> **EXERCISE DETAILS**: Find every line in the records below that contains the word "boot", and copy each one.

> **RECORDS PROVIDED**:

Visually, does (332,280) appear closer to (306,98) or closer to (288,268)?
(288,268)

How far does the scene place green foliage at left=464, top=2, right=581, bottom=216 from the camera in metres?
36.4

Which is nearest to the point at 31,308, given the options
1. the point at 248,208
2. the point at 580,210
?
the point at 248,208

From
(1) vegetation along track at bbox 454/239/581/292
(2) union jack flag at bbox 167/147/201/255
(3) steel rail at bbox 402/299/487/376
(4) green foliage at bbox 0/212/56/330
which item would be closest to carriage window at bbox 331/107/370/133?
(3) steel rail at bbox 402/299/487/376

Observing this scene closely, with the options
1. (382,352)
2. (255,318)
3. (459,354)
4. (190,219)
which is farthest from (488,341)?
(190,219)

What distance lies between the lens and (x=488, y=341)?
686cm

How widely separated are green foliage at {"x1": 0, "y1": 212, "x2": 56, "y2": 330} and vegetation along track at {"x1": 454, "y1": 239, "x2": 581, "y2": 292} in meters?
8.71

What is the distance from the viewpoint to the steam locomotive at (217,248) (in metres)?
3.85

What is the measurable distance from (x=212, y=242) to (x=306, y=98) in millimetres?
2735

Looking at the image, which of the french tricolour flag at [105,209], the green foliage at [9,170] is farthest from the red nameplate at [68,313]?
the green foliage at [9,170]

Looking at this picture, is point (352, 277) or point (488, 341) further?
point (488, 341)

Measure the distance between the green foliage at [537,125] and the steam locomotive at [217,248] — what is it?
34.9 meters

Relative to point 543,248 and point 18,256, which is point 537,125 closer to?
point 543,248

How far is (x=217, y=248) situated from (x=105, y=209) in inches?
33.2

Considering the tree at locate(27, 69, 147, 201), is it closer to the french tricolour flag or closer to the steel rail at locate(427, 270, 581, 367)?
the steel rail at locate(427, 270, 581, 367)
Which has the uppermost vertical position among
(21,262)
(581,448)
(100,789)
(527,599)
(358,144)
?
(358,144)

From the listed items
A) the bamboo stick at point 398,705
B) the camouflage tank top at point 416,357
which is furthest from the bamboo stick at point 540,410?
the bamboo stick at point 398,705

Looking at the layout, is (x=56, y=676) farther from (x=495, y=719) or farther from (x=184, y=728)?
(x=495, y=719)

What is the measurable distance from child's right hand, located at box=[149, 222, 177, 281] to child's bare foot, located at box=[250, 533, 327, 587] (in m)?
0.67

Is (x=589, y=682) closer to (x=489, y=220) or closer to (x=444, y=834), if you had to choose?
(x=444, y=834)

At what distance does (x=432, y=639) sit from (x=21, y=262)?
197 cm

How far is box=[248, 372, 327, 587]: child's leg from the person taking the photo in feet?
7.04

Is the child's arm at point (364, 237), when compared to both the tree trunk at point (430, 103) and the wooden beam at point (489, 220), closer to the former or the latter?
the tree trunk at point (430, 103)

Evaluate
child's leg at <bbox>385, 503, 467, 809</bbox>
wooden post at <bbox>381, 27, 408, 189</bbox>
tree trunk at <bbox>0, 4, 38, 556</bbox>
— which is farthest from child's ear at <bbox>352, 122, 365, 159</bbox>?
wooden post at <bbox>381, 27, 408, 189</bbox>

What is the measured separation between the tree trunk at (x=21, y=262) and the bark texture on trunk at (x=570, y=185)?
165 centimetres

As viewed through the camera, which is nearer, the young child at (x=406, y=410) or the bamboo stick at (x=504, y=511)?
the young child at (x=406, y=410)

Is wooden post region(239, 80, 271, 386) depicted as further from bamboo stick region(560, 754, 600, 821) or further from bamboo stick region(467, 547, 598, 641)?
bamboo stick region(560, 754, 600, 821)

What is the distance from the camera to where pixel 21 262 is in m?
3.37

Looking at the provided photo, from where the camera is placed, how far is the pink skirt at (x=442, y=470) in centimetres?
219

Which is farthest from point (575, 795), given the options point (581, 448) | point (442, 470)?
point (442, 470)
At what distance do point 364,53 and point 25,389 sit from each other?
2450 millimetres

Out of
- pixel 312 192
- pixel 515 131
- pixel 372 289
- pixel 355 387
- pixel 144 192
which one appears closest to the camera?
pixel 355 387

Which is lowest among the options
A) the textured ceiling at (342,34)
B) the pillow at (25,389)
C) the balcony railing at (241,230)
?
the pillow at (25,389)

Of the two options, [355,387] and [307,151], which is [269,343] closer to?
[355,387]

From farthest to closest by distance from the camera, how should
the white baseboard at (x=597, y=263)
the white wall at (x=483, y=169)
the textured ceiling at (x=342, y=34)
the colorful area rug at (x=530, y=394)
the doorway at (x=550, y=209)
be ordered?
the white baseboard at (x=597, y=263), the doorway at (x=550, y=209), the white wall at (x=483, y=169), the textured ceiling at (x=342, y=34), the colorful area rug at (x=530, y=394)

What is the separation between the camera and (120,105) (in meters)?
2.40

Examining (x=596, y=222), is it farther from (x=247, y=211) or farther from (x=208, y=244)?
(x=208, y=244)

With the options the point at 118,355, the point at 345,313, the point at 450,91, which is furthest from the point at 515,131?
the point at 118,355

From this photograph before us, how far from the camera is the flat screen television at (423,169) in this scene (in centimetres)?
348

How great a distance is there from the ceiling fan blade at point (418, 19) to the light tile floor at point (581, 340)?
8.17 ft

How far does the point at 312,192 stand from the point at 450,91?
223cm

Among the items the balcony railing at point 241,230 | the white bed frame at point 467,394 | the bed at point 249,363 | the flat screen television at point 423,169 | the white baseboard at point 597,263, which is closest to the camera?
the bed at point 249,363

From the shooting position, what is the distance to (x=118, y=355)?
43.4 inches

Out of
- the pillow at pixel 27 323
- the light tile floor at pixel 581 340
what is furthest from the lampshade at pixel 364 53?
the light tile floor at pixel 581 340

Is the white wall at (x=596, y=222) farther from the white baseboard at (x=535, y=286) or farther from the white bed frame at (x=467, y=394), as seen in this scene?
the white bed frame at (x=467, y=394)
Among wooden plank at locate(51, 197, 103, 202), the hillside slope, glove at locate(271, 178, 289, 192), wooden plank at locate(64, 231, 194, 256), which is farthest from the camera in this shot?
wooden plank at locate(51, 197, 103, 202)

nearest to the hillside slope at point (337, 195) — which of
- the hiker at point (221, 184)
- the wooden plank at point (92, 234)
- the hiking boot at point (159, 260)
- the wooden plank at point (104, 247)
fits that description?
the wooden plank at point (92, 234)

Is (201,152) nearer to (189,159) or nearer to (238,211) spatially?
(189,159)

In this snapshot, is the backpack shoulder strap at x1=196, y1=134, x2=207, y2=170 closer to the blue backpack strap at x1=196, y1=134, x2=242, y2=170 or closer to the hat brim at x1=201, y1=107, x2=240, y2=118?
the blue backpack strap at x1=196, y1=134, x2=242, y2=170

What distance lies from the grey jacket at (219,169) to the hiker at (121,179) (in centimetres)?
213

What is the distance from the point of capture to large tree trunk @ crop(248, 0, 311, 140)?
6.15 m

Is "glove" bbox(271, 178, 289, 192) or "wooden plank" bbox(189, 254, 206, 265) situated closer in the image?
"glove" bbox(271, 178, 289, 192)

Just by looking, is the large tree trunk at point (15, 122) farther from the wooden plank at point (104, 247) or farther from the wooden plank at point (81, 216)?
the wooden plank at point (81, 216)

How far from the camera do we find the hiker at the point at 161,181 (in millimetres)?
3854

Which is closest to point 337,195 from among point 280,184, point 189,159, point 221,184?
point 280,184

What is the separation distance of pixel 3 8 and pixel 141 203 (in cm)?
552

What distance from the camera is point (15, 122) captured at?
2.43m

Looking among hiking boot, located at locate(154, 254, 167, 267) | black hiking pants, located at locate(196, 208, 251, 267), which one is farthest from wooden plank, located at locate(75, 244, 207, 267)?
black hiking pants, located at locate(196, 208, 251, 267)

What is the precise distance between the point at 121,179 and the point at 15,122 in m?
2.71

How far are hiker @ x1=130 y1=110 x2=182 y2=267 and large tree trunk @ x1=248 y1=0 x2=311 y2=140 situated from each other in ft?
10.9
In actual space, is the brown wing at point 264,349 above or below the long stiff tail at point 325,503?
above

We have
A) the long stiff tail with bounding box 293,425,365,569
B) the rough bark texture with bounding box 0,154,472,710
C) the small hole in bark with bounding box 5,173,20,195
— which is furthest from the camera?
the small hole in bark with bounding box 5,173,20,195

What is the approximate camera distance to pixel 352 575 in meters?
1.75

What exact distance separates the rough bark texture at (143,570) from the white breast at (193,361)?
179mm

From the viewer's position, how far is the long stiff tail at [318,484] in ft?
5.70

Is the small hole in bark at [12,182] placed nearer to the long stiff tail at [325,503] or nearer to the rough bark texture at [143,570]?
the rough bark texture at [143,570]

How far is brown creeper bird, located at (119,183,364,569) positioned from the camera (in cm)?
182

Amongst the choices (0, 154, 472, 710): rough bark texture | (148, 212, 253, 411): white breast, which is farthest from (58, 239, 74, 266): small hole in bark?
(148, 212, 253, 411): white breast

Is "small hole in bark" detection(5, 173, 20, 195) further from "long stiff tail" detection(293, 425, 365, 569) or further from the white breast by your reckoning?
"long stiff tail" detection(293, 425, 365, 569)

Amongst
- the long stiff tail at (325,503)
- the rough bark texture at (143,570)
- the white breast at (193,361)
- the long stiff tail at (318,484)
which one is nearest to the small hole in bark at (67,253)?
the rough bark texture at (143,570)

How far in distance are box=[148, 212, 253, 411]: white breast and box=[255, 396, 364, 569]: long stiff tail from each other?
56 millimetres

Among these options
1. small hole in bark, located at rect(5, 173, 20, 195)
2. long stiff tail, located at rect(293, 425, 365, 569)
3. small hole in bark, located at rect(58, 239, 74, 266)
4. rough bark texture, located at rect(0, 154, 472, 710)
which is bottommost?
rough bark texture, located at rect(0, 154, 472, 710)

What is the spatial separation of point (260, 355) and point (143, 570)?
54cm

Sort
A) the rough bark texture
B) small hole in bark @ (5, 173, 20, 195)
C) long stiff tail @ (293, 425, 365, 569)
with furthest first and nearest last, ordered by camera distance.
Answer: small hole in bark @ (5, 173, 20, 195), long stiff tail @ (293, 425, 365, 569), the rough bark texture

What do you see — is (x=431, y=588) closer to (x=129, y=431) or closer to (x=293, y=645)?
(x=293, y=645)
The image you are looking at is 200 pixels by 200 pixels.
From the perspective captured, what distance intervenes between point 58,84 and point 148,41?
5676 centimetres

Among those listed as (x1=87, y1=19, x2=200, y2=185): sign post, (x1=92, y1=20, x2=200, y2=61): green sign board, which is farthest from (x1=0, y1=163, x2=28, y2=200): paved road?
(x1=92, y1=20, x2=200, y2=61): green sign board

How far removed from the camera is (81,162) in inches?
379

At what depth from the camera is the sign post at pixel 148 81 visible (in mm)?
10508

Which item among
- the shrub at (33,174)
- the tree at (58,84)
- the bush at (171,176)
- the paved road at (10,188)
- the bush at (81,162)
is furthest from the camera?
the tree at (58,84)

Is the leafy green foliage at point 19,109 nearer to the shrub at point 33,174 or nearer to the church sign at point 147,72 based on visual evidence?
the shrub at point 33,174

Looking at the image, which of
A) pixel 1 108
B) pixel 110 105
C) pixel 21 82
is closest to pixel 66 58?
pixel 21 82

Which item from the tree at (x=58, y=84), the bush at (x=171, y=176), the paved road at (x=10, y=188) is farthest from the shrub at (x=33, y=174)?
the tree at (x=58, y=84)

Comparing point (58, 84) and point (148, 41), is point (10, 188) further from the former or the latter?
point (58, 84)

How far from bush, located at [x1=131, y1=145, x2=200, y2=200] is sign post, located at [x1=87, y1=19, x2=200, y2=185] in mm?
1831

> **WORKED ANSWER**:
- the hiking boot at point (159, 260)
Looking among hiking boot, located at locate(154, 254, 167, 267) | black hiking pants, located at locate(196, 208, 251, 267), which one is farthest from wooden plank, located at locate(75, 244, 207, 267)?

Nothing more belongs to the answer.